Please set down exactly the lines from the one containing "family: Cervidae" through the last line of the records below, both included, with no pictures.

┌─ MATERIAL PROVIDED

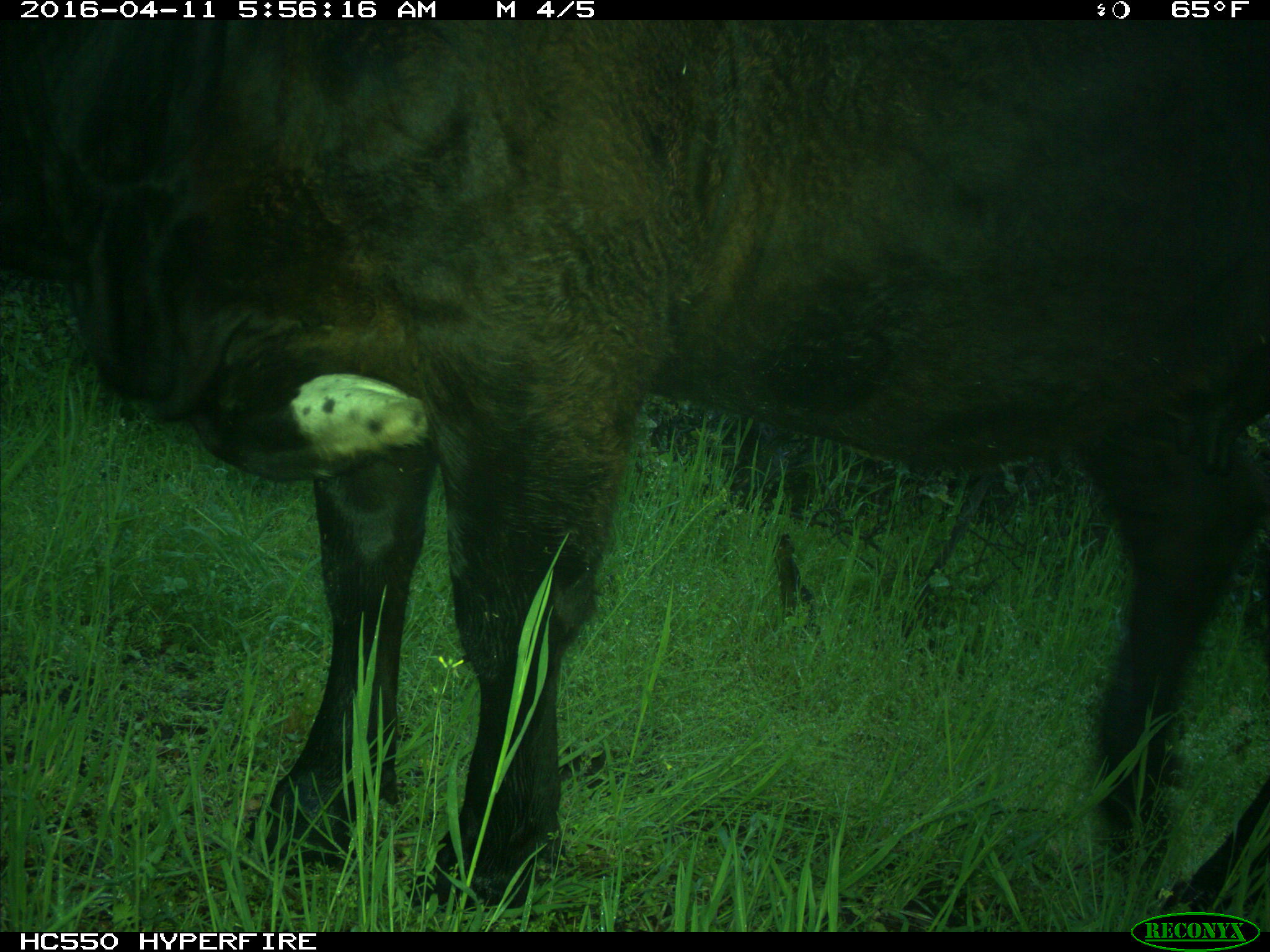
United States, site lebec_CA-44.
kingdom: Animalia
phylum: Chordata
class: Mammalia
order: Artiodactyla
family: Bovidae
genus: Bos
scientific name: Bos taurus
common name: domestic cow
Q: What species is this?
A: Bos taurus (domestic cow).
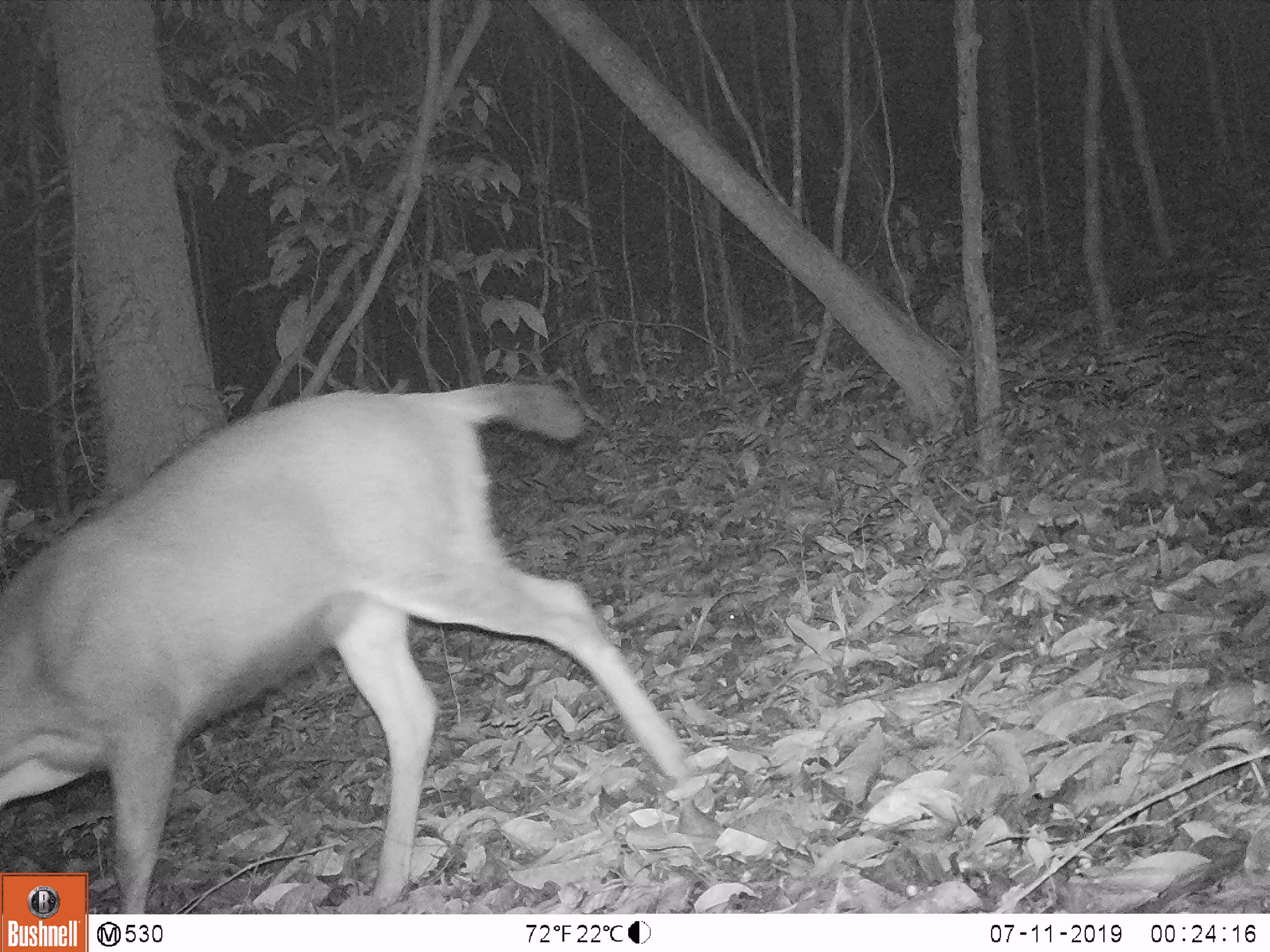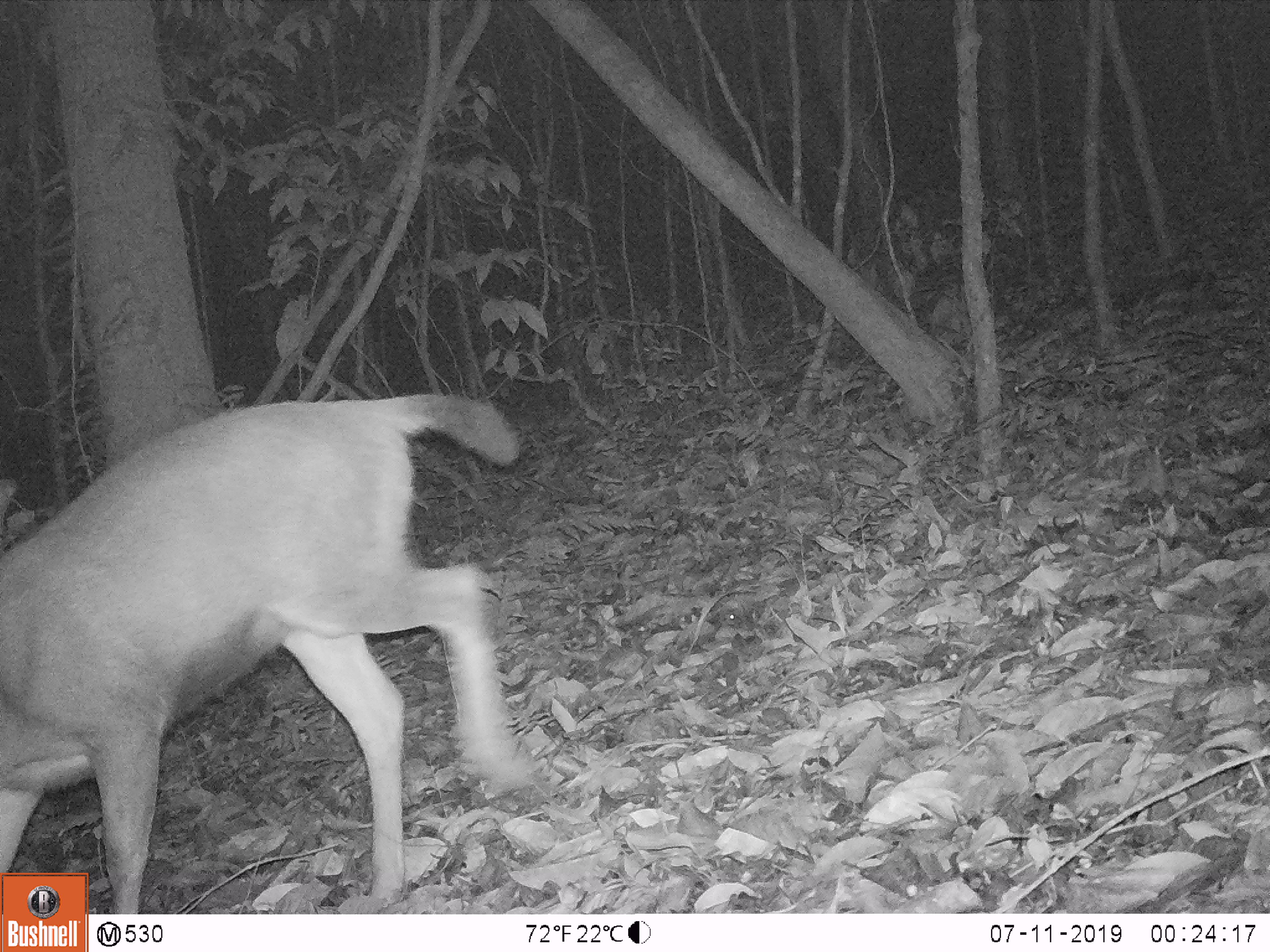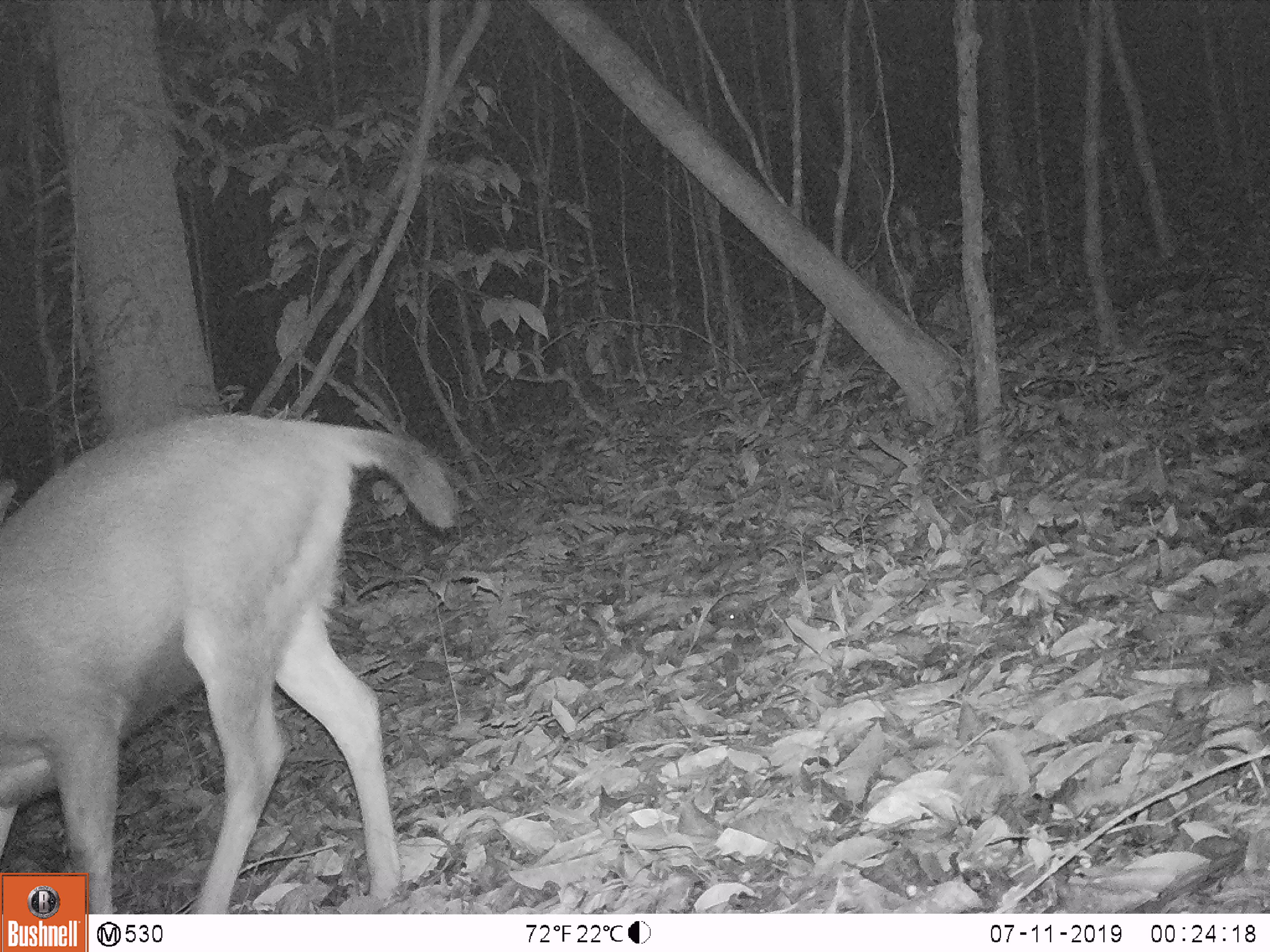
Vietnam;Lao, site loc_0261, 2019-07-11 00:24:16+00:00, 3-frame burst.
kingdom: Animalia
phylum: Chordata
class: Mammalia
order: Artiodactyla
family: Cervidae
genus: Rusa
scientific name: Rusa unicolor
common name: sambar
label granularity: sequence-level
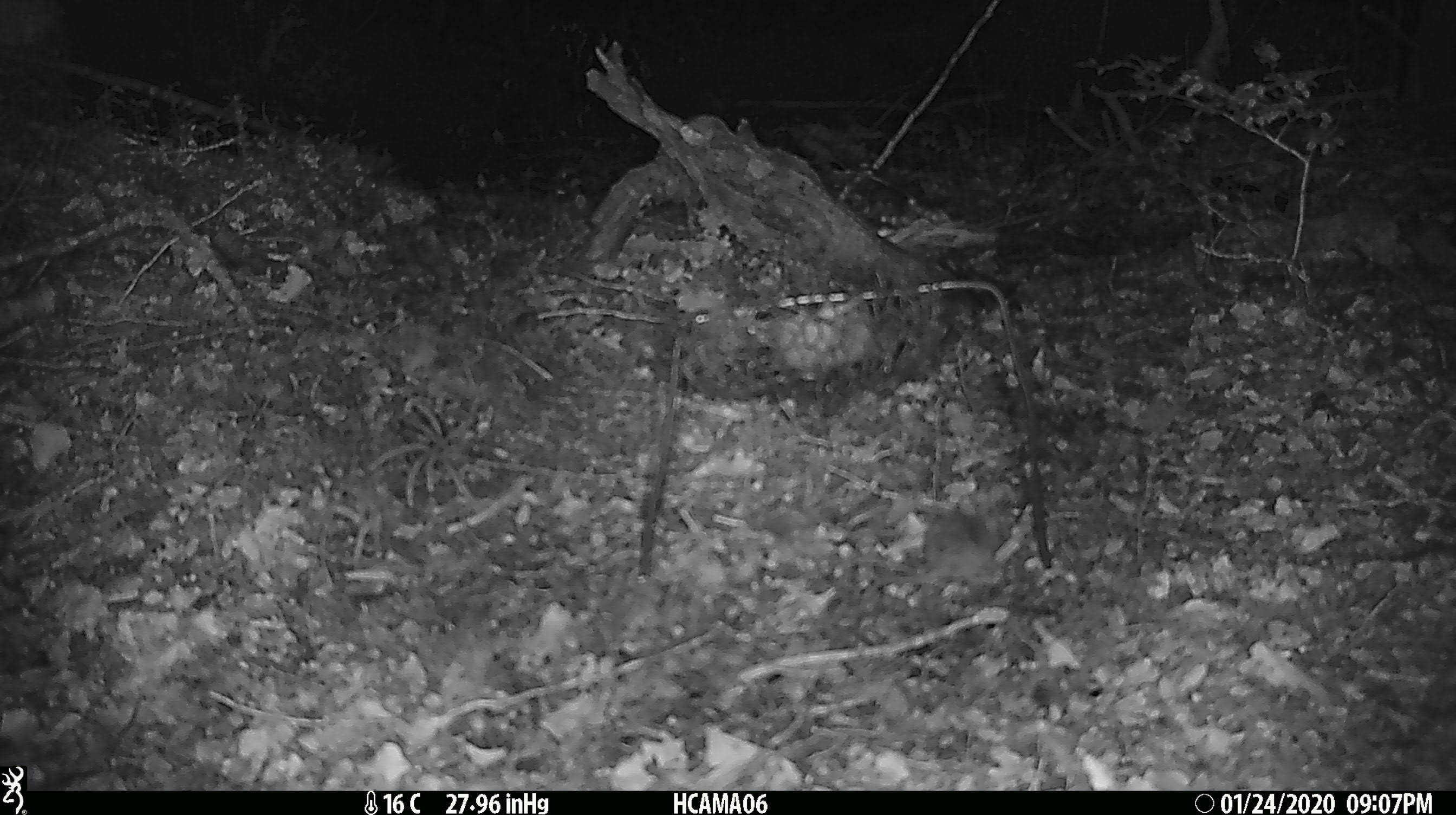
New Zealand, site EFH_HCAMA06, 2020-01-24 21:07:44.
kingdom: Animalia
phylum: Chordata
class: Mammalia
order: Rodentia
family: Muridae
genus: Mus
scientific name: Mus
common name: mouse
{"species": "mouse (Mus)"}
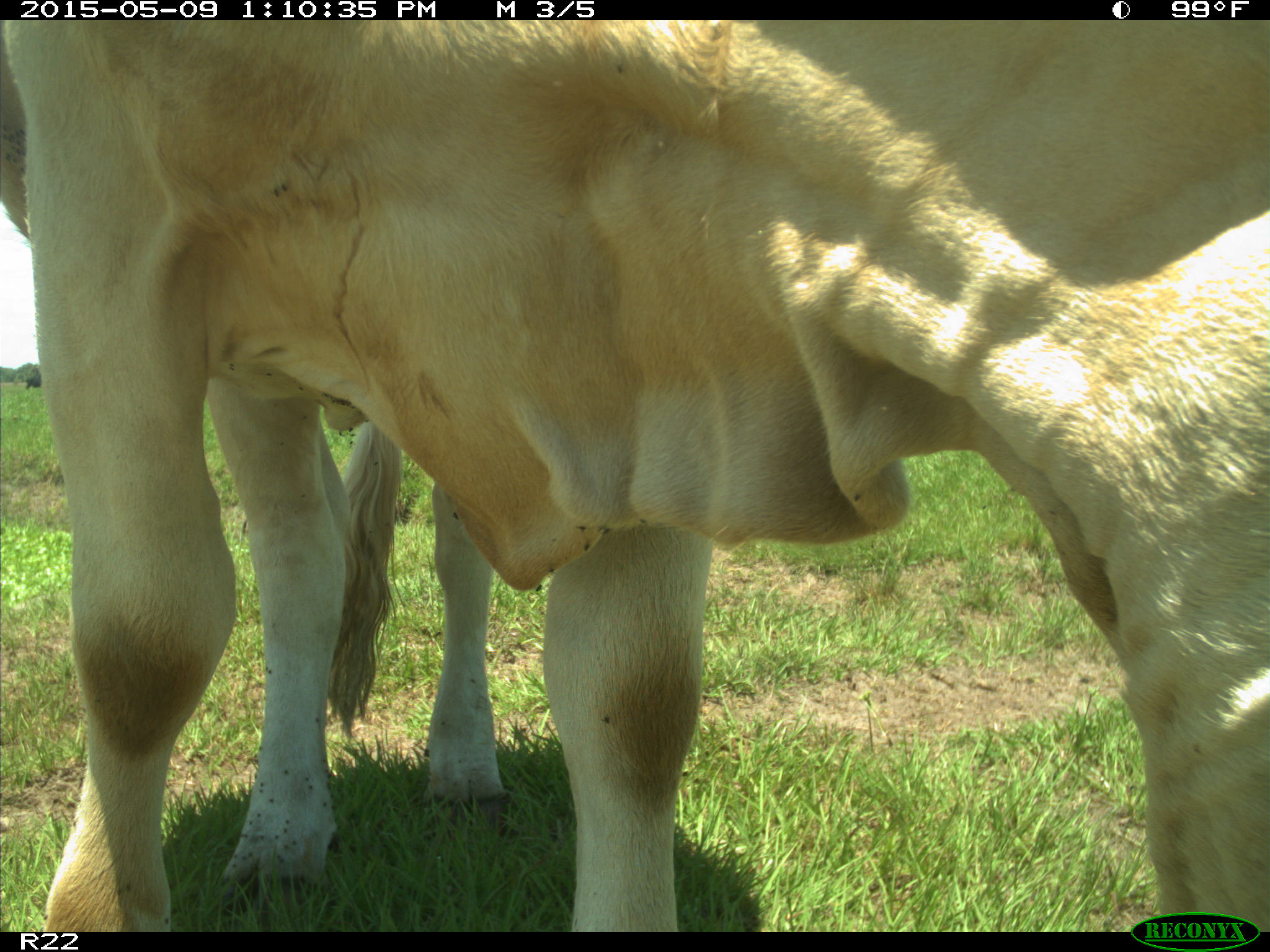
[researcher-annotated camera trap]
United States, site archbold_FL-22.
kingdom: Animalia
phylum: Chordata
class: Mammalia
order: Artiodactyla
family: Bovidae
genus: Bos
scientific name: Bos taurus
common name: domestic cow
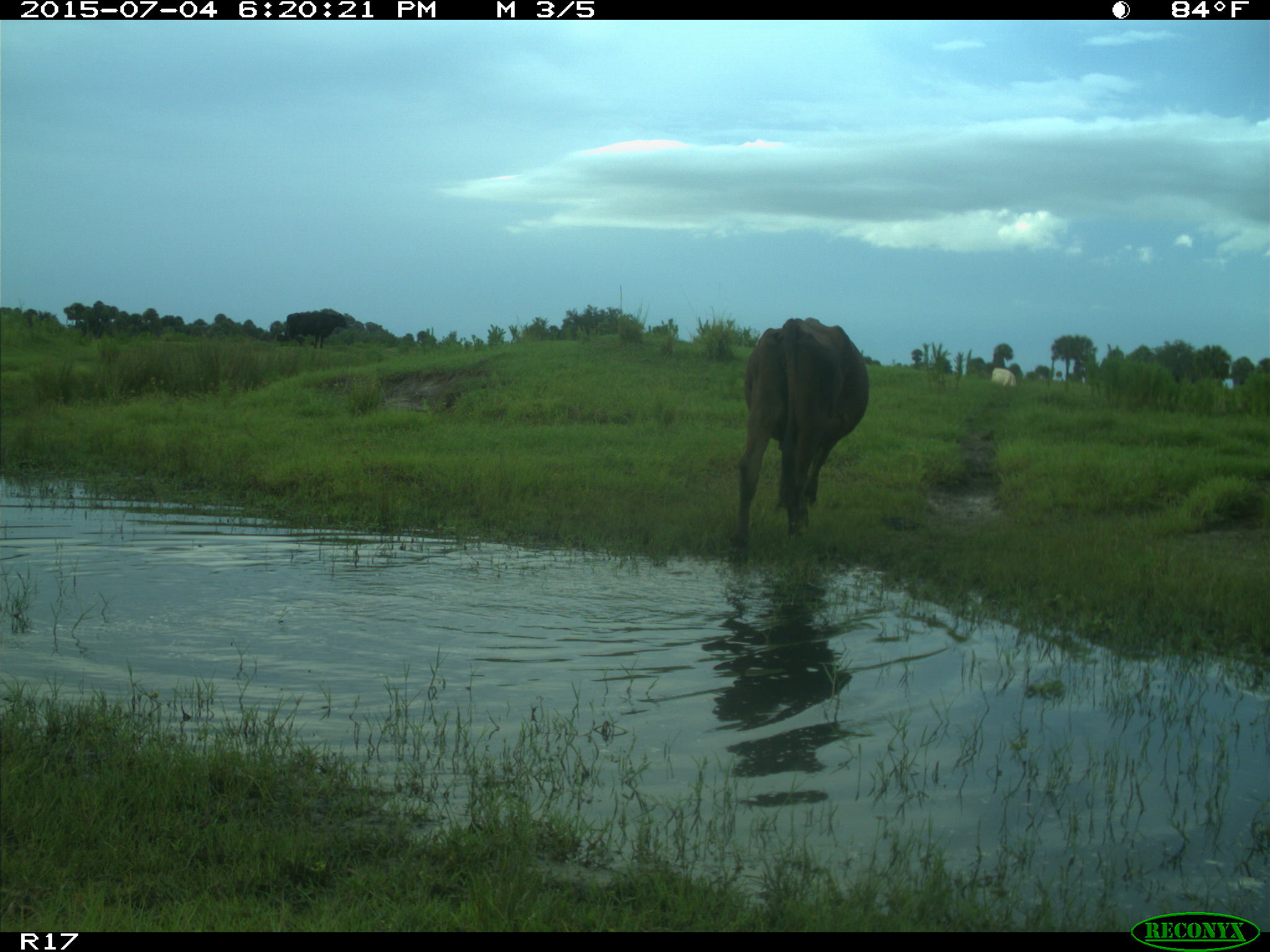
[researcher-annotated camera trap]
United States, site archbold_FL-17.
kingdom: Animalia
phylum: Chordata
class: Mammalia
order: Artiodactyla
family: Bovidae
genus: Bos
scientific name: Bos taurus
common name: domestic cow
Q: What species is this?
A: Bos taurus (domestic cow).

└─

▶ [REPLY]
family: Cervidae
genus: Rusa
scientific name: Rusa unicolor
common name: sambar
label granularity: sequence-level
New Zealand, site EFH_HCAMA06, 2020-01-24 21:07:44.
kingdom: Animalia
phylum: Chordata
class: Mammalia
order: Rodentia
family: Muridae
genus: Mus
scientific name: Mus
common name: mouse
{"species": "mouse (Mus)"}
[researcher-annotated camera trap]
United States, site archbold_FL-22.
kingdom: Animalia
phylum: Chordata
class: Mammalia
order: Artiodactyla
family: Bovidae
genus: Bos
scientific name: Bos taurus
common name: domestic cow
[researcher-annotated camera trap]
United States, site archbold_FL-17.
kingdom: Animalia
phylum: Chordata
class: Mammalia
order: Artiodactyla
family: Bovidae
genus: Bos
scientific name: Bos taurus
common name: domestic cow
Q: What species is this?
A: Bos taurus (domestic cow).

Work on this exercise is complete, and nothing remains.